Curcumin-Docetaxel co loaded nanosuspension for enhanced anticancer therapy

8^th International Conference and Exhibition on Pharmaceutics & Novel Drug Delivery Systems

March 07-09, 2016 Madrid, Spain

Bhanu P Sahu, Hemanga Hazarika, Rituraj Bhardwaj, Pojul Luing, Rinku Baishya, S.K.Dash, Malay K Das

Department of Pharmaceutics, GIPS, Guwahati University, Assam, India
Department of Biological Science, Guwahati University, Assam, India
Indian Institute of Technology, Guwahati, Assam, India
Indian Institute of Chemical Biology, Kolk

Posters & Accepted Abstracts: Pharm Anal Acta

Abstract:

Drug resistance has been a major hurdle in cancer chemotherapy.

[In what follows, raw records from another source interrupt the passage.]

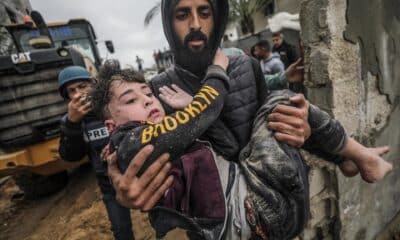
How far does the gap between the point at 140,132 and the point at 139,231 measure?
2.54 meters

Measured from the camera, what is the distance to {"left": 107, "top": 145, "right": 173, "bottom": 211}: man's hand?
80 centimetres

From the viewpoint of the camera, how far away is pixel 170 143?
31.7 inches

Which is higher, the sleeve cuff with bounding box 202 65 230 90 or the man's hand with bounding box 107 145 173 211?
the sleeve cuff with bounding box 202 65 230 90

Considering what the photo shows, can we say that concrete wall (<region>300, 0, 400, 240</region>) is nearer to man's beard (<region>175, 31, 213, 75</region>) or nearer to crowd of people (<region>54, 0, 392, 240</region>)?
crowd of people (<region>54, 0, 392, 240</region>)

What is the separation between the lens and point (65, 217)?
135 inches

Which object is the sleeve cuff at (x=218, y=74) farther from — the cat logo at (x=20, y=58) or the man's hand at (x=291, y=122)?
the cat logo at (x=20, y=58)

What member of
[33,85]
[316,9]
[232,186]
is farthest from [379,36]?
[33,85]

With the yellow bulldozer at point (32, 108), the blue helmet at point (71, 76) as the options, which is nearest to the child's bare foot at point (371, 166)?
the blue helmet at point (71, 76)

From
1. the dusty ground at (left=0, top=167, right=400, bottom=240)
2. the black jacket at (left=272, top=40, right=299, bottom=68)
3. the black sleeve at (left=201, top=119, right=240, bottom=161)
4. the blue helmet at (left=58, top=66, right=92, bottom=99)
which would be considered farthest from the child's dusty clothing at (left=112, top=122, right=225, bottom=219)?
the black jacket at (left=272, top=40, right=299, bottom=68)

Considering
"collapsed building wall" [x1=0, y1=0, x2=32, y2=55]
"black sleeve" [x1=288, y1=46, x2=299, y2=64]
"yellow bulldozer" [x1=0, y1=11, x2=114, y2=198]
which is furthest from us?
"collapsed building wall" [x1=0, y1=0, x2=32, y2=55]

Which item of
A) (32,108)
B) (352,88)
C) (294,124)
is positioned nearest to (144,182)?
(294,124)

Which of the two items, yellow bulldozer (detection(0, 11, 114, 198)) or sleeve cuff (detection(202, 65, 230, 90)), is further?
yellow bulldozer (detection(0, 11, 114, 198))

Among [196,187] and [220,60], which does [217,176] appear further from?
[220,60]

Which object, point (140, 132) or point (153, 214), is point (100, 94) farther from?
point (153, 214)
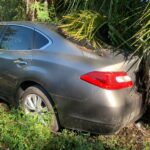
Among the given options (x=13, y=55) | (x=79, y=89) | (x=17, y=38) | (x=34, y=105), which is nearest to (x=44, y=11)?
(x=17, y=38)

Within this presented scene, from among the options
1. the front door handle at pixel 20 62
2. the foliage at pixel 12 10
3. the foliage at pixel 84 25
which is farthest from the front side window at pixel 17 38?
the foliage at pixel 12 10

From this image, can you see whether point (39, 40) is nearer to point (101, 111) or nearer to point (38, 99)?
point (38, 99)

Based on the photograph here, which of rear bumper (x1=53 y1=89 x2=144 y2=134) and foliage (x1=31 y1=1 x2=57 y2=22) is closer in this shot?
rear bumper (x1=53 y1=89 x2=144 y2=134)

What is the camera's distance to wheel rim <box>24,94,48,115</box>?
16.7 ft

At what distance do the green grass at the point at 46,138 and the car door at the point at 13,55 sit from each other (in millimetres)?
581

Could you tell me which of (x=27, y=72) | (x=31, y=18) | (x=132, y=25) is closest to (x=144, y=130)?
(x=132, y=25)

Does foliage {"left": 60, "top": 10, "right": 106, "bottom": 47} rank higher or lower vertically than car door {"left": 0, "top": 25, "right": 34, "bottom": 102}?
higher

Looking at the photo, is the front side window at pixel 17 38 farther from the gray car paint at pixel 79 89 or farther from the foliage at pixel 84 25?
the foliage at pixel 84 25

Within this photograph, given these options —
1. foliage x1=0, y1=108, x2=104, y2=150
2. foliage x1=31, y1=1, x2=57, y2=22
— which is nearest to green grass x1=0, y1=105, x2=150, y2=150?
foliage x1=0, y1=108, x2=104, y2=150

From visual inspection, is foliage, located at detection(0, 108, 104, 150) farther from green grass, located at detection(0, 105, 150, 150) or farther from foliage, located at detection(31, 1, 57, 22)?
foliage, located at detection(31, 1, 57, 22)

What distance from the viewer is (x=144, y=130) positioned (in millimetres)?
5316

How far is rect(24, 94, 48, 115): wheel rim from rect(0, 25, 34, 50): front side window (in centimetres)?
72

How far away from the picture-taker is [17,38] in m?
5.65

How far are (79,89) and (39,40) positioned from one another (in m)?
1.12
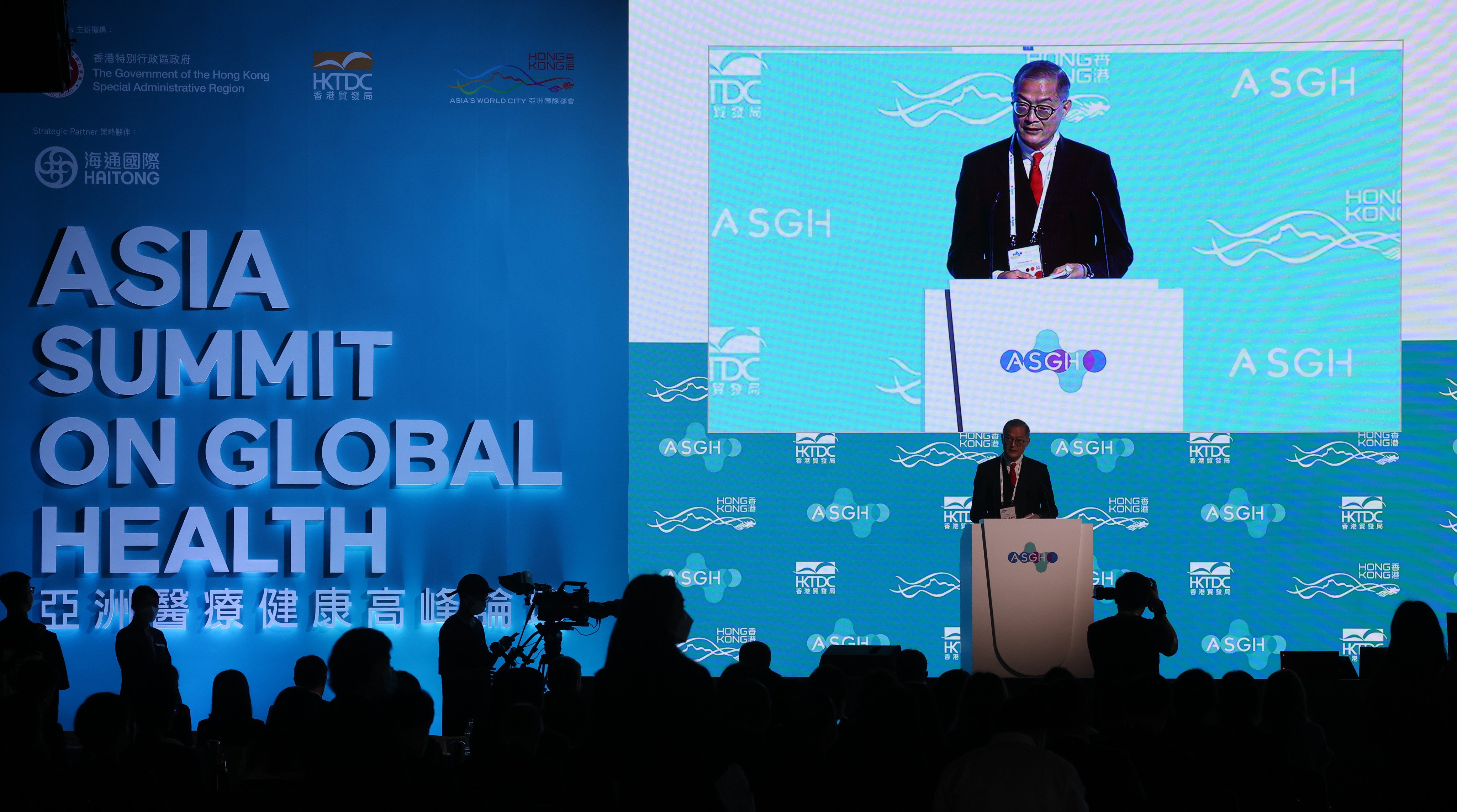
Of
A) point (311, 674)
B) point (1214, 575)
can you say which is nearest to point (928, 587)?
point (1214, 575)

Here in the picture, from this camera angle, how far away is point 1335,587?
25.4ft

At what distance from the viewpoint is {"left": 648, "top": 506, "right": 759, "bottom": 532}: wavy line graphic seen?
7891 millimetres

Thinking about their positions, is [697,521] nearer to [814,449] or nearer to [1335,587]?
[814,449]

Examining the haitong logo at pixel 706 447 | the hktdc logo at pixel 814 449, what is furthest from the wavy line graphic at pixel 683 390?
the hktdc logo at pixel 814 449

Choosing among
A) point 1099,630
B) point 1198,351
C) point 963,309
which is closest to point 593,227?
point 963,309

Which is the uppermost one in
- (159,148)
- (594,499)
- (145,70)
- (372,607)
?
(145,70)

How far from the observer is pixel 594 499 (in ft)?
26.2

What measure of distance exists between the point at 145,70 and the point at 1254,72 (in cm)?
684

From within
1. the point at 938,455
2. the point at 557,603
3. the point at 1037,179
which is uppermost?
the point at 1037,179

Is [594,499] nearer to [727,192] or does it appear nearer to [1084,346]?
[727,192]

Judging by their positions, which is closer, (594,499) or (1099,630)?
(1099,630)

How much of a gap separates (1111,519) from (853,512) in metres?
1.57

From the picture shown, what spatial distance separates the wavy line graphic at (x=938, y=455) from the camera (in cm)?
780

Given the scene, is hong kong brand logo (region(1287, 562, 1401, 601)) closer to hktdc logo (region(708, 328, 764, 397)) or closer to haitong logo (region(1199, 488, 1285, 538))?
haitong logo (region(1199, 488, 1285, 538))
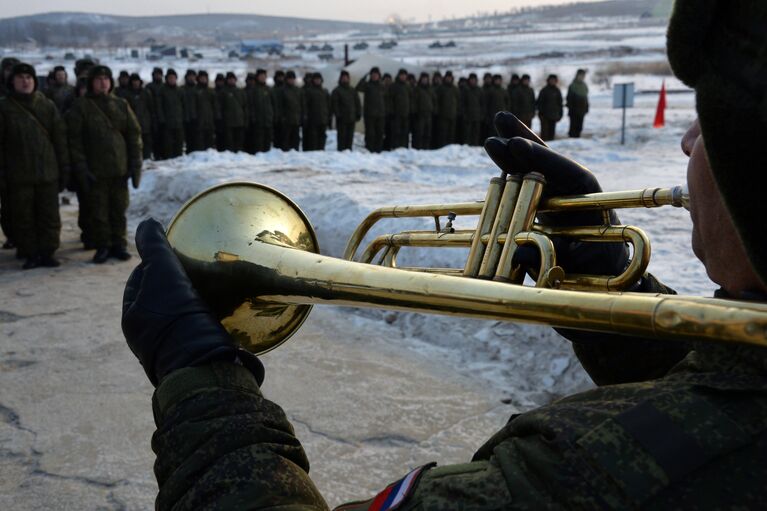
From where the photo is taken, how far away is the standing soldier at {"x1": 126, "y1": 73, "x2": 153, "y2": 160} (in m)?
13.5

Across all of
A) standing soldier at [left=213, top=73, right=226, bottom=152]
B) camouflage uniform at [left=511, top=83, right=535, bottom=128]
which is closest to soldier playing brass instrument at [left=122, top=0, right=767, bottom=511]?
standing soldier at [left=213, top=73, right=226, bottom=152]

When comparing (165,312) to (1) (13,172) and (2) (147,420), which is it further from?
(1) (13,172)

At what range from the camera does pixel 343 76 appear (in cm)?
1551

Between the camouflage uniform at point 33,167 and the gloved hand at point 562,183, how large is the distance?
5880 mm

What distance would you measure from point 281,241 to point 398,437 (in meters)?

It has been observed that combination drug delivery can be successful in combating these emergences. Hence the present study has been aimed at drug delivery of Docetaxel along with curcumin which serves as a anticancer agent as well as a potent p-GP inhibitor responsible for drug resistance. Moreover both the drug has poor oral bioavailability which furthers limits there therapeutic effect. Hence docetaxel-curcumin co loaded nanosuspensions have formulated to enhance their solubility as well as their anticancer activity. Nanosuspensions have been prepared by precipitation technique using Poloxamer as stabilizer. The particle size, zeta potential, SEM, TEM, saturation solubility, release and drug compatibility have been studied by DSC and FTIR. The biodistribution of the formulation have been studied in mice by radiolabelling method using Technetium. Cytotoxic assays were evaluated in breast carcinoma (MCF-7) cells by MTT analysis. The anticancer activities have been further studied in treated mice by histopathology, weight and tumor volume measurement. From the study homogenous nanosuspension were formed with the particle size 60±20nm and PDI was 0.19.Drug-excipient compatibility study by FT-IR and DSC confirms that there is no physical interaction of drug and stabilizer in their physical mixtures and shows amorphosisation of drug on formulation.These along with the reduced particle size resulted in substantial increase in drug release as up to 68-98.6% in 4 hours. MTT study revealed substantial activity of 71 and 67 % inhibition in concentration of 0.5to 1.0 μg/ml respectively.70 % tumour inhibition rate in mice treated with curcumin-docetaxel nanosuspension whereas curcumin and docetaxel nanosuspensions treated groups showed 34% and 15% inhibition respectively. Histopathological results showed a large numbers of mitotic results in control groups which substantially got decreased in the individual nanosuspensions of curcumin as well as docetaxel. The results were better when docetaxel was co-loaded with P-gp inhibitor (Curcumin). Apoptotic activity was also higher with combined drug treated group and reduced level of angiogenesis was observed. It can be concluded that nanosuspension of Curcumin as well as Curcumin co-loaded with Docetaxel have increased solubility and bioavailability and good anti-breast cancer potentials in mice with.

Biography :

Bhanu P Sahu has completed his PhD at the age of 33 years from Dibrugarh University. He is presently working as Assistant Professor in GIPS, Guwahati University. He has published more than 15 papers in reputed journals and has been serving as reviewer in some reputed journals. The major area of interest is in Novel drug delivery systems particularly in nanoparticulate drug delivery, nanobiotechnology, mucoadhesive drug delivery and targeted drug delivery for anticancer activity. He has worked on nanosuspensions for anticancer and antihypertensive drugs. Presently he is involved in nanoparticulate drug delivery in combination therapy of anticancer drug with use of p-gp inhibitors.